But 48 hours after Judge Garson took that money, detectives picked him up and brought him to a place they call “the Gulag.” The $1,000 was still in his pocket. 

When Judge Garson saw what investigators had on tape, they say he offered to cut a deal. But in the end, it fell apart. 

Nine months after Frieda went undercover, the authorities arrested Garson and charged him with receiving a bribe. Accepting all those free lunches could put the judge behind bars for up to seven years. 

When investigators raided Elmann’s warehouse, they found a treasure trove of documents. “When these drawers are opened, you feel like you’re in a satellite file room for the matrimonial court,” says Downey. 

Investigators arrested Elmann, retired court clerk Paul Sarnell, and Judge Garson’s court officer Louis Salerno. They were accused of taking bribes to steer cases to Garson’s court. 

A surveillance tape shows Salerno accepting a bribe, a bag full of electronics, right on the courthouse steps. 

“It’s a conspiracy, first and foremost,” says Downey, who adds that the unraveling of it all started with Frieda. 

But there were dozens of women who say that because of Judge Garson, they lost custody of their children. 

Sigal Levi, the woman whose divorce Garson was discussing in the undercover tape, had always suspected corruption. In fact, she’s the one whose tip to Frieda about Elmann started Frieda on her crusade. 

Garson was arrested before he ruled on Levi’s case, but her estranged husband pleaded guilty to conspiring to bribe the judge. “He told me he went to the right people to take care of me,” says Sigal Levi. 

Her husband paid Elmann $10,000. Ironically, he says he’s the victim, and that he only did it because Elmann threatened him and said he’d lose everything if he didn’t pay up. 

“I knew about Sigal’s divorce probably before she did. I knew her name, what was going on,” says Lisa Cohen, who knew because she and her husband were friendly with Elmann. 

“I knew that he had the judge in his pocket. I knew that he was very friendly with the judge as well as he had a very intimate rapport with Paul Siminovsky. … From the horse’s mouth, he told me, ‘Any favor you need, the judge is in my pocket.'” 

So when Cohen and her husband went through their own divorce later that year, she says she was terrified: “I received the notice in the mail to appear in Supreme Court. And sure enough, Judge Garson’s name was right there. Said that’s it. I’m doomed. I’m fixed. And it’s all over.” 

The district attorney has not charged Cohen’s ex-husband with any wrongdoing, but she still believes her husband’s friendship with Elmann hurt her. She feels Judge Garson shorted her on child support.

### GIVEN DATA
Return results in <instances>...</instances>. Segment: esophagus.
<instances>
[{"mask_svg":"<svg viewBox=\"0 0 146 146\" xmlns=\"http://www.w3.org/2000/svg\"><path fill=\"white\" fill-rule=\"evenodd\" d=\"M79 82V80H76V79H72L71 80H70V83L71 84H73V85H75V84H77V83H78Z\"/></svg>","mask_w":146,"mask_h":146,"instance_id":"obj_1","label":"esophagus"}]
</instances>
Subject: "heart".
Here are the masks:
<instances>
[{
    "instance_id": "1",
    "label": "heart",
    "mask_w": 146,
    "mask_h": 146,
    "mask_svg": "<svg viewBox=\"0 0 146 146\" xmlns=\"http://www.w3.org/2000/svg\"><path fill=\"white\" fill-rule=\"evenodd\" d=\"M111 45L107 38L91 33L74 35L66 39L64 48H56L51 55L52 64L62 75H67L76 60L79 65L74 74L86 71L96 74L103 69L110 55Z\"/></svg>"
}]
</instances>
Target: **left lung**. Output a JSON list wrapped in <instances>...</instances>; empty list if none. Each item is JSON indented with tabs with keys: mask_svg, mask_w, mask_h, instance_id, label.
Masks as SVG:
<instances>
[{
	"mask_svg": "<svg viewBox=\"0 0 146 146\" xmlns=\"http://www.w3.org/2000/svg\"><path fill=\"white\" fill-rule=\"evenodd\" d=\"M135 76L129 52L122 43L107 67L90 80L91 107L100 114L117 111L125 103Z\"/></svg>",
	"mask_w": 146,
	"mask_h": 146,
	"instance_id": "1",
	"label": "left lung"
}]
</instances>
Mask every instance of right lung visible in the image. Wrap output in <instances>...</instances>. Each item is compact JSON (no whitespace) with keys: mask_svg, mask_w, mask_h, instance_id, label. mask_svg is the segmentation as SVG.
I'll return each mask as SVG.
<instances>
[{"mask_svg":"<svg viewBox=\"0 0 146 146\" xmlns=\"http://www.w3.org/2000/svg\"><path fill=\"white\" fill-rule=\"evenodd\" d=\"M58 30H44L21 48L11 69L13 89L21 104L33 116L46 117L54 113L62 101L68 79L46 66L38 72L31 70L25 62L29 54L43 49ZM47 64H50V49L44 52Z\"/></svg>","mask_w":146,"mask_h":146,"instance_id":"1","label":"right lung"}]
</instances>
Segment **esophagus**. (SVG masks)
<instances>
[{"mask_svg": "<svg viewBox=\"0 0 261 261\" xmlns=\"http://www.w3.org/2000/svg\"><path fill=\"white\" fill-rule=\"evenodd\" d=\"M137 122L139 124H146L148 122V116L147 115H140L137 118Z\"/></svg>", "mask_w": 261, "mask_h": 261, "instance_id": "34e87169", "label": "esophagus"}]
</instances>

### EXERCISES TO COMPLETE
1. Reproduce the stretch of the Judge Garson article from "But there were" through "friendly with Elmann.".
2. In the Judge Garson article, where does the surveillance tape show Salerno accepting a bribe?
The records play no part in what is asked here.

### ANSWERS TO THE PROBLEMS
1.
But there were dozens of women who say that because of Judge Garson, they lost custody of their children. 

Sigal Levi, the woman whose divorce Garson was discussing in the undercover tape, had always suspected corruption. In fact, she’s the one whose tip to Frieda about Elmann started Frieda on her crusade. 

Garson was arrested before he ruled on Levi’s case, but her estranged husband pleaded guilty to conspiring to bribe the judge. “He told me he went to the right people to take care of me,” says Sigal Levi. 

Her husband paid Elmann $10,000. Ironically, he says he’s the victim, and that he only did it because Elmann threatened him and said he’d lose everything if he didn’t pay up. 

“I knew about Sigal’s divorce probably before she did. I knew her name, what was going on,” says Lisa Cohen, who knew because she and her husband were friendly with Elmann.

2. On the courthouse steps.